Server configuration:
3.2 i7-8700 6 core
64 RAM
2*480 SSD
Ubuntu 18.04

2 Likes

Hey @AKuznetsov

please post also the Zeebe Configuration.

Greets
Chris

1 Like

Did you use this setup? https://github.com/camunda-consulting/zeebe-examples/tree/master/aws-cluster-performance

Hi, @Zelldon

Ok. Here you can find config and Go application that start process https://github.com/KhasanOrsaev/zeebe_client

No, we just use basic setup https://github.com/zeebe-io/zeebe-docker-compose

OK.

So it is one of three things.

The server, your client code, or the machine (hardware/OS).

The obvious things to do are:

  1. Run the client code from the benchmark against your docker server.
  2. Run your client code against the server in the benchmark (was that dockerised?)
  3. Run the exact benchmark as it was done on the same hardware. (Verify the results and that you can replicated them)
  4. Run the benchmark as it was run on your hardware. (Get a baseline of your hardware)

Performance profiling like this is just basic science: Experimental design and observation, hypothesis generation and invalidation.

My hypotheses about your experimental design are these:

  1. You have degradation due to dockerisation.
  2. Dockerised server is resource starved.
  3. Running server in docker is slower than native (if your OS is not the same as the benchmark / the benchmark was run on a non-dockerised server)
  4. Your client code cannot generate the same input as the benchmark code.
  5. Your resources do not match the benchmark resources.

The four experimental combinations that I recommended above are sufficient to differentially invalidate or strengthen these hypotheses, and provide input for generating new hypotheses - or direct your attention to the part of the system where you need to experiment further to refine a hypothesis.

For example: if the benchmark client is faster than your Go client against the same server, then you would develop a hypothesis about your client code.
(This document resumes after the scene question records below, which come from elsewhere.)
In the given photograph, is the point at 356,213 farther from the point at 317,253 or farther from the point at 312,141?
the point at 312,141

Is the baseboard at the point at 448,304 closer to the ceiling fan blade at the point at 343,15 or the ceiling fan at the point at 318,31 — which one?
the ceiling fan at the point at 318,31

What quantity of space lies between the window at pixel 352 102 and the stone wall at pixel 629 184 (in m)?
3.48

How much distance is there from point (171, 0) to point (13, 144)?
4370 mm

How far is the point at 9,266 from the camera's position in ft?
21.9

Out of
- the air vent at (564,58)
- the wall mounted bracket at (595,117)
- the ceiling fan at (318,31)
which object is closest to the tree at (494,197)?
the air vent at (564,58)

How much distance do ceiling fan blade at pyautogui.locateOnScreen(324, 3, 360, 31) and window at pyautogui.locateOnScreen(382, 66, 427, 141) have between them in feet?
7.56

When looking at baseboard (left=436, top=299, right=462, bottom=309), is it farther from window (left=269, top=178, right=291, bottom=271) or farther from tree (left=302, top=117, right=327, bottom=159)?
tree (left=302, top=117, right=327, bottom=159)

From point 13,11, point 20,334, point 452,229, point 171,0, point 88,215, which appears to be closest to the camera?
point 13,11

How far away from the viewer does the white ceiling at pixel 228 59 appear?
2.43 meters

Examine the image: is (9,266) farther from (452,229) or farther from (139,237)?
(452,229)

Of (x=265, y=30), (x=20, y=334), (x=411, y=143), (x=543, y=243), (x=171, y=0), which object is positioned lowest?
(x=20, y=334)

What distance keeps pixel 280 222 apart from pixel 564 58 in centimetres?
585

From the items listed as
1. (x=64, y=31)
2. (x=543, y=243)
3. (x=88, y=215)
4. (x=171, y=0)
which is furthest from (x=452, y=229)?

Is it blocking? What happens if you run two instances of it in parallel?

Etc…

There is no silver bullet configuration. You have to experimentally (in)validate your hypotheses and do exhaustive testing.

That was the point I was trying to make in that performance profiling blog post.

You should run a bunch of combinations and come up with a hypothesis with proof, like: “I think that the Go client has an issue where it can’t generate requests as fast as the Java client because I have these three experiments that show these results…”

Like that.

And so, after several days of testing i was not able to achieve the declared speed. Just to understand, I focus on this indicator.

image

Next I will write the test parameters:

We started testing with docker-compose and broker-only, with default settings. Speed was about 100 instance per second. When increasing the speed of the client (add worker number on Go application), the broker began to return an error: “Reached maximum capacity of requests handled”
Further, partitions were gradually increased, until server resources ceased to be enough, we achieved a speed of 300+ per second.
After that we started the broker directly, from the distribution https://github.com/zeebe-io/zeebe/releases/tag/0.20.0 (without docker). As in the previous case, the partitions and the speed of sending requests by the client were increased, as long as there were enough resources. Speed reached a little less than 400 per second.

So we still didn’t understand what needs to be changed so that the difference between the declared speed and our indicators would be at least not 100 times.

Hello friends!
Please share your working benchmark.
Maybe I’m trying in vain to repeat the results of the test bench?